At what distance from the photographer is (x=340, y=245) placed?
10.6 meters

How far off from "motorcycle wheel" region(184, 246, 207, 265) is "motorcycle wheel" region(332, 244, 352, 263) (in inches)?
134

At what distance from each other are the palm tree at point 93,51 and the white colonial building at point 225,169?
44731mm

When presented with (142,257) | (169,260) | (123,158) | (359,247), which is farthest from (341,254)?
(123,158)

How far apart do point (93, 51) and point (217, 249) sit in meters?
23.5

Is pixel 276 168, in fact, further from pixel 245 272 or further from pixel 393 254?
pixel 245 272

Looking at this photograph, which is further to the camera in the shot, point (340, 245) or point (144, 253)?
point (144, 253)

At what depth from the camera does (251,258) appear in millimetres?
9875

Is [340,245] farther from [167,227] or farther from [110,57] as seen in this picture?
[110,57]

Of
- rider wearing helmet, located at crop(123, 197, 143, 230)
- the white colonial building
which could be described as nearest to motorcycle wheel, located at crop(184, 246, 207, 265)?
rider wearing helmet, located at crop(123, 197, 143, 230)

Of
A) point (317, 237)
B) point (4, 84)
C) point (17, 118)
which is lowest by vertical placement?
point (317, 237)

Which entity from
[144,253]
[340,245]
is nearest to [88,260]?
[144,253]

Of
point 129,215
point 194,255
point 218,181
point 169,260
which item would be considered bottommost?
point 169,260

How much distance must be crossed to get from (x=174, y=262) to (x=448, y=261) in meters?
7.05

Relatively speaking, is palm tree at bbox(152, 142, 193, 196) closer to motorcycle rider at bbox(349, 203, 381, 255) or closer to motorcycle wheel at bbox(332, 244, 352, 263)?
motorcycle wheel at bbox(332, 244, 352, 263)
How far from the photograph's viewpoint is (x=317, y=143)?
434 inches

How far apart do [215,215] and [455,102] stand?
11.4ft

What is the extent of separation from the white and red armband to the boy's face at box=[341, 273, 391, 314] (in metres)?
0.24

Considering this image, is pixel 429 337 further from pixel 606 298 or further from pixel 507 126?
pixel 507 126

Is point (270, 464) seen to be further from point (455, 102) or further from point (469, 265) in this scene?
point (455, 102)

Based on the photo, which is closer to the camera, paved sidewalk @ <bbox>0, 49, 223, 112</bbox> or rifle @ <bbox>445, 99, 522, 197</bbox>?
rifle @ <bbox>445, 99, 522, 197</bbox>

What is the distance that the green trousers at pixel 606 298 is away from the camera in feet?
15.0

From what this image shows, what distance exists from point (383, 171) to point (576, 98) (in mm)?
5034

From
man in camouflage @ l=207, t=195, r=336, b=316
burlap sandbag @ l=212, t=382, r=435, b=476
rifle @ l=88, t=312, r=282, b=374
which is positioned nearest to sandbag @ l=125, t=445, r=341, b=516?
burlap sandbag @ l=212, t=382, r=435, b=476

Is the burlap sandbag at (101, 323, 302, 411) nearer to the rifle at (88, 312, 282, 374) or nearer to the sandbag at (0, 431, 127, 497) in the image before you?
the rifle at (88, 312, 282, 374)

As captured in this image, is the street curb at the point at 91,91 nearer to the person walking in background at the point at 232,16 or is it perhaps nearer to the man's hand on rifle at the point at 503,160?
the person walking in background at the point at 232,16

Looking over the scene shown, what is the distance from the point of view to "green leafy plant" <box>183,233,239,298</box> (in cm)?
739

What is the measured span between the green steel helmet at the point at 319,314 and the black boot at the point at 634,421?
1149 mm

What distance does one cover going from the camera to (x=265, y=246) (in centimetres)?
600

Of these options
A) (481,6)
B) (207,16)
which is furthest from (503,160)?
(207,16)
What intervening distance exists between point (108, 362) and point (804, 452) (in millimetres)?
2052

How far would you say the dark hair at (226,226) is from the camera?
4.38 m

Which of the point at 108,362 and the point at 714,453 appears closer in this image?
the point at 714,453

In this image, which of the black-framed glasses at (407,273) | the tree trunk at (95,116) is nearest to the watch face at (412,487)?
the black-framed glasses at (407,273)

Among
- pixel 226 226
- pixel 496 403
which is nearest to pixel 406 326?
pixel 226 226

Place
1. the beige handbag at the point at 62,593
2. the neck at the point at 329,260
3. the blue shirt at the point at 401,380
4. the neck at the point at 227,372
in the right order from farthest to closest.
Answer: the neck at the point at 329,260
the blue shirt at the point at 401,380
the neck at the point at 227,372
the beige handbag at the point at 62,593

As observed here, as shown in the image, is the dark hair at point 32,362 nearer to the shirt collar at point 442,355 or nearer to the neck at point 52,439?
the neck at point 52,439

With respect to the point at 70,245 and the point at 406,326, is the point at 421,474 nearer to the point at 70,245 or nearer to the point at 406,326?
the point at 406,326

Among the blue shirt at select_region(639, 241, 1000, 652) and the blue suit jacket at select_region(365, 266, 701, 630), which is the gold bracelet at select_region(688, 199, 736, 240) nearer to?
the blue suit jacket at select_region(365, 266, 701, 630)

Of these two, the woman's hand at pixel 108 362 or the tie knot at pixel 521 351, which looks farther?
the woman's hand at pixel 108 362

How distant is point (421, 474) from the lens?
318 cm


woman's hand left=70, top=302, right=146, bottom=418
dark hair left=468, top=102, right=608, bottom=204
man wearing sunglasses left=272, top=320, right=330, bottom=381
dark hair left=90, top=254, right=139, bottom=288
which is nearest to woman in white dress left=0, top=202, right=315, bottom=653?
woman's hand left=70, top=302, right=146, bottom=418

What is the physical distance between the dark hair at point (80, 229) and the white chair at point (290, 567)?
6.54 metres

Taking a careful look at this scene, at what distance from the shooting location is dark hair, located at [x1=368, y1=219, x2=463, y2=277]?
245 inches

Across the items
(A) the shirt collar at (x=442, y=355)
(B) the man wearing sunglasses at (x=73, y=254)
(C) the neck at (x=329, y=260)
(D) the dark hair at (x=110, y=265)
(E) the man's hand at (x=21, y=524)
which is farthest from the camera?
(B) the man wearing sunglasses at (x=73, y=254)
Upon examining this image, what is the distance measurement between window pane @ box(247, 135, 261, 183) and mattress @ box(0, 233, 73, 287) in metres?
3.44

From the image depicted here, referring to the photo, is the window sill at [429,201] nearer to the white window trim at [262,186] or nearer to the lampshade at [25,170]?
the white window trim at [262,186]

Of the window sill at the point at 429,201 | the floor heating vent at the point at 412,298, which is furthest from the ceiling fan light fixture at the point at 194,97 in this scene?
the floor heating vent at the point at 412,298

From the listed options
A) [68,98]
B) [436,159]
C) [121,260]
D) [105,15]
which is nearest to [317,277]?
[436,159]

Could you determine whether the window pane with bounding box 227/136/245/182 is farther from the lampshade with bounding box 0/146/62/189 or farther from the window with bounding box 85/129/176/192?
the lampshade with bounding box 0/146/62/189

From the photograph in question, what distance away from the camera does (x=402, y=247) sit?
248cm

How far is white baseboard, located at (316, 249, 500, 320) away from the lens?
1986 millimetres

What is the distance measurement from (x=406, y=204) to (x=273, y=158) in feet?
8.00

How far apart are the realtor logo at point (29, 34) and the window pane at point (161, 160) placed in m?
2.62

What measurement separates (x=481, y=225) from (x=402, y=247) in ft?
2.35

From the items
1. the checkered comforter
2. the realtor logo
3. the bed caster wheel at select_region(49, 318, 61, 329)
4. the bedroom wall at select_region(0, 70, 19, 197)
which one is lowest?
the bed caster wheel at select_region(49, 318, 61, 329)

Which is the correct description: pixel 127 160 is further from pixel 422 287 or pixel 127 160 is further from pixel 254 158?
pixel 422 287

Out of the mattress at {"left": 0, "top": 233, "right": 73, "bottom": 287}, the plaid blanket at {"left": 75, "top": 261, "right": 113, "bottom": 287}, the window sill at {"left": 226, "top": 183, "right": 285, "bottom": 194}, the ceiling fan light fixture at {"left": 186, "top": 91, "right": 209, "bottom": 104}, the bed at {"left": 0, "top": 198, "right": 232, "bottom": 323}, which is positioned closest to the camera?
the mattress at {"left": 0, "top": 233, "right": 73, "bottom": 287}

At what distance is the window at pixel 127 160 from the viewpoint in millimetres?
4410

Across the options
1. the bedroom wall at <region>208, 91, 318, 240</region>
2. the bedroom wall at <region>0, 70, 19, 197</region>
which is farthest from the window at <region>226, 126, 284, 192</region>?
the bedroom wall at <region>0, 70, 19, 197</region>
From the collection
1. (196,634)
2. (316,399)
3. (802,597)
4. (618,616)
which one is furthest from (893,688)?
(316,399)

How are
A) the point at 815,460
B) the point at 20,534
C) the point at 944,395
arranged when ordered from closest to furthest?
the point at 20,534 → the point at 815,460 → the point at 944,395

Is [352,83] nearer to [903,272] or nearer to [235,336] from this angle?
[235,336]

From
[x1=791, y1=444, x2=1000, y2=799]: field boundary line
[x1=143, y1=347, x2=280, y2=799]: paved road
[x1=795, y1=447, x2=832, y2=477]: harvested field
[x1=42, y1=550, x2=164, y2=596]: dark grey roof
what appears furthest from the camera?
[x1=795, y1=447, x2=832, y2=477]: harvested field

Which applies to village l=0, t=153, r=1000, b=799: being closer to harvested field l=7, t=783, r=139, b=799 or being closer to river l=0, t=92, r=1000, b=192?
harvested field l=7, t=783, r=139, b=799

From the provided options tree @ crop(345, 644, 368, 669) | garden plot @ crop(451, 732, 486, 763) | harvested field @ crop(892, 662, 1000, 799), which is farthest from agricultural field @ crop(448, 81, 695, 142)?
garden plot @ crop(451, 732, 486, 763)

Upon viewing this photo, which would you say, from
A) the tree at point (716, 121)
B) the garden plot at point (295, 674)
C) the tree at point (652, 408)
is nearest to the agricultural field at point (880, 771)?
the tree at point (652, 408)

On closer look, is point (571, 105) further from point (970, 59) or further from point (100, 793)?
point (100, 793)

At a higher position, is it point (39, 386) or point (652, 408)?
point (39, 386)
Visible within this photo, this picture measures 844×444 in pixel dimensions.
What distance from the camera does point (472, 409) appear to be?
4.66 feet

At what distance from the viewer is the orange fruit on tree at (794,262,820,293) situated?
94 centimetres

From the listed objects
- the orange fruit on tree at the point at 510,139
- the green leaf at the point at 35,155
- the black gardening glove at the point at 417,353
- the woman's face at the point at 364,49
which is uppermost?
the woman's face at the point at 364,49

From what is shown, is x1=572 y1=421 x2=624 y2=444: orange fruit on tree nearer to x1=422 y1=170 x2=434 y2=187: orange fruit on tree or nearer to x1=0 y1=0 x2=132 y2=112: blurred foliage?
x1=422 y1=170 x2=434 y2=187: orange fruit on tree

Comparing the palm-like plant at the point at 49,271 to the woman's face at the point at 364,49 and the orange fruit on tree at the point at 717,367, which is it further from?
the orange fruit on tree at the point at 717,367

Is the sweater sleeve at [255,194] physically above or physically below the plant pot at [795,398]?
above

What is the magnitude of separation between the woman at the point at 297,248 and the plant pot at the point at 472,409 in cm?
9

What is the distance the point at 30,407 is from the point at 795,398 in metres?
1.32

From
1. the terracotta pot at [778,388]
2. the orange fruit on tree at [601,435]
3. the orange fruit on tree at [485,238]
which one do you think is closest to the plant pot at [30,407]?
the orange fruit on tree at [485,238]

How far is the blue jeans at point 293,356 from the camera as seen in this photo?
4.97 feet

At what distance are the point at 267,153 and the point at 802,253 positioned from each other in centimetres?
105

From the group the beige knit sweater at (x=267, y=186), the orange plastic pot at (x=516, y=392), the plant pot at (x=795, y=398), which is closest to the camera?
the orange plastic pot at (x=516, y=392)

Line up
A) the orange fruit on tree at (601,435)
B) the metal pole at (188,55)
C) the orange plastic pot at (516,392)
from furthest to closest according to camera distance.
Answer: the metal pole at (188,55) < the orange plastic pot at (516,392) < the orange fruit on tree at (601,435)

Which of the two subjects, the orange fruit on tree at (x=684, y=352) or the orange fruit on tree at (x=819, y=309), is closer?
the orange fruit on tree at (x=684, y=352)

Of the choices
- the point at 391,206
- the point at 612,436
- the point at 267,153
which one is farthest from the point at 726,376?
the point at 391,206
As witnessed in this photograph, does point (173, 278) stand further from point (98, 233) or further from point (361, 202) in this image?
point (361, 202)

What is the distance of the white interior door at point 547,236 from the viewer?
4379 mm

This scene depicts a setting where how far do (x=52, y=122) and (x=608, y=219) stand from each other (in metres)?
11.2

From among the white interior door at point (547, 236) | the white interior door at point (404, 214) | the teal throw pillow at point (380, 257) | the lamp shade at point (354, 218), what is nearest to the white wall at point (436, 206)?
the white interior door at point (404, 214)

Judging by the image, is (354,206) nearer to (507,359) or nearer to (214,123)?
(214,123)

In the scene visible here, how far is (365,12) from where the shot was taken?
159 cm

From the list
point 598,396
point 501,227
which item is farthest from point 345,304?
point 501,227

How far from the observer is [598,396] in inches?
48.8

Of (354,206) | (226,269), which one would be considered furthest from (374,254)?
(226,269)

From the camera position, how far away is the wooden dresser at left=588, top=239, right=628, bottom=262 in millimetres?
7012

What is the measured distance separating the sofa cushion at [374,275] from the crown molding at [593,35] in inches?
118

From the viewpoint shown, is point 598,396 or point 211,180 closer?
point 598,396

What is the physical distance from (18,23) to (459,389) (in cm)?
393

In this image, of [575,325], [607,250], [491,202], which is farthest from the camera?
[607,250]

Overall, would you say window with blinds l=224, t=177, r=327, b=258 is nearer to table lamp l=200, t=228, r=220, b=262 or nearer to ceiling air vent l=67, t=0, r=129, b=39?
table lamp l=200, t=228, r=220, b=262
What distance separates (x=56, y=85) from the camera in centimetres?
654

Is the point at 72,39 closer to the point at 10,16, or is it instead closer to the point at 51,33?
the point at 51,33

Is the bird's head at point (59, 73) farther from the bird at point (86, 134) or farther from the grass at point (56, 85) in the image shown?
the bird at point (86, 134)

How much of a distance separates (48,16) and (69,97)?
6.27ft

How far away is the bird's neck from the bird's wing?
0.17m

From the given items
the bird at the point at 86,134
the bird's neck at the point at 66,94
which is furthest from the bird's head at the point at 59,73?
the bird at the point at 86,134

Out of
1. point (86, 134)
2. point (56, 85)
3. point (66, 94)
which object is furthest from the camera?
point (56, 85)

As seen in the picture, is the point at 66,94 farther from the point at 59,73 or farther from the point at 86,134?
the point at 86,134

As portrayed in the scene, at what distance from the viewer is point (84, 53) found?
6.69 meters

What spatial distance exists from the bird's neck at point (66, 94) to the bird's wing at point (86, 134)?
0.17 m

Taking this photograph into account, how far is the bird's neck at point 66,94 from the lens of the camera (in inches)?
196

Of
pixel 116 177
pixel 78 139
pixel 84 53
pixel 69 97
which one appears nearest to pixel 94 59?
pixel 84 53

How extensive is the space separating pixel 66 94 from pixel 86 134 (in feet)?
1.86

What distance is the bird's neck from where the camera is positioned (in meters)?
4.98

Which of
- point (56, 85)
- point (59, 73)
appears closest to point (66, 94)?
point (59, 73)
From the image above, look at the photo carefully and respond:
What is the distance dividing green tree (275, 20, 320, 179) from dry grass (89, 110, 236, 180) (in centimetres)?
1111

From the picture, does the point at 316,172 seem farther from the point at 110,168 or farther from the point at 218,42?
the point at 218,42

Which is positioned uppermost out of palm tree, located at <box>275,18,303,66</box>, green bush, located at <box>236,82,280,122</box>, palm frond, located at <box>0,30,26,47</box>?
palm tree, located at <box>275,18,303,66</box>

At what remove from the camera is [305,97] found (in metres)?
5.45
· · ·
## [Set problem]
Can you pull out, word for word, everything in the material above from the line containing "Which is positioned uppermost" down to its final line?

## [Response to this task]
Which is positioned uppermost out of palm tree, located at <box>275,18,303,66</box>, green bush, located at <box>236,82,280,122</box>, palm frond, located at <box>0,30,26,47</box>?
palm tree, located at <box>275,18,303,66</box>

At what remove from the camera is [305,97] found (in metres)?
5.45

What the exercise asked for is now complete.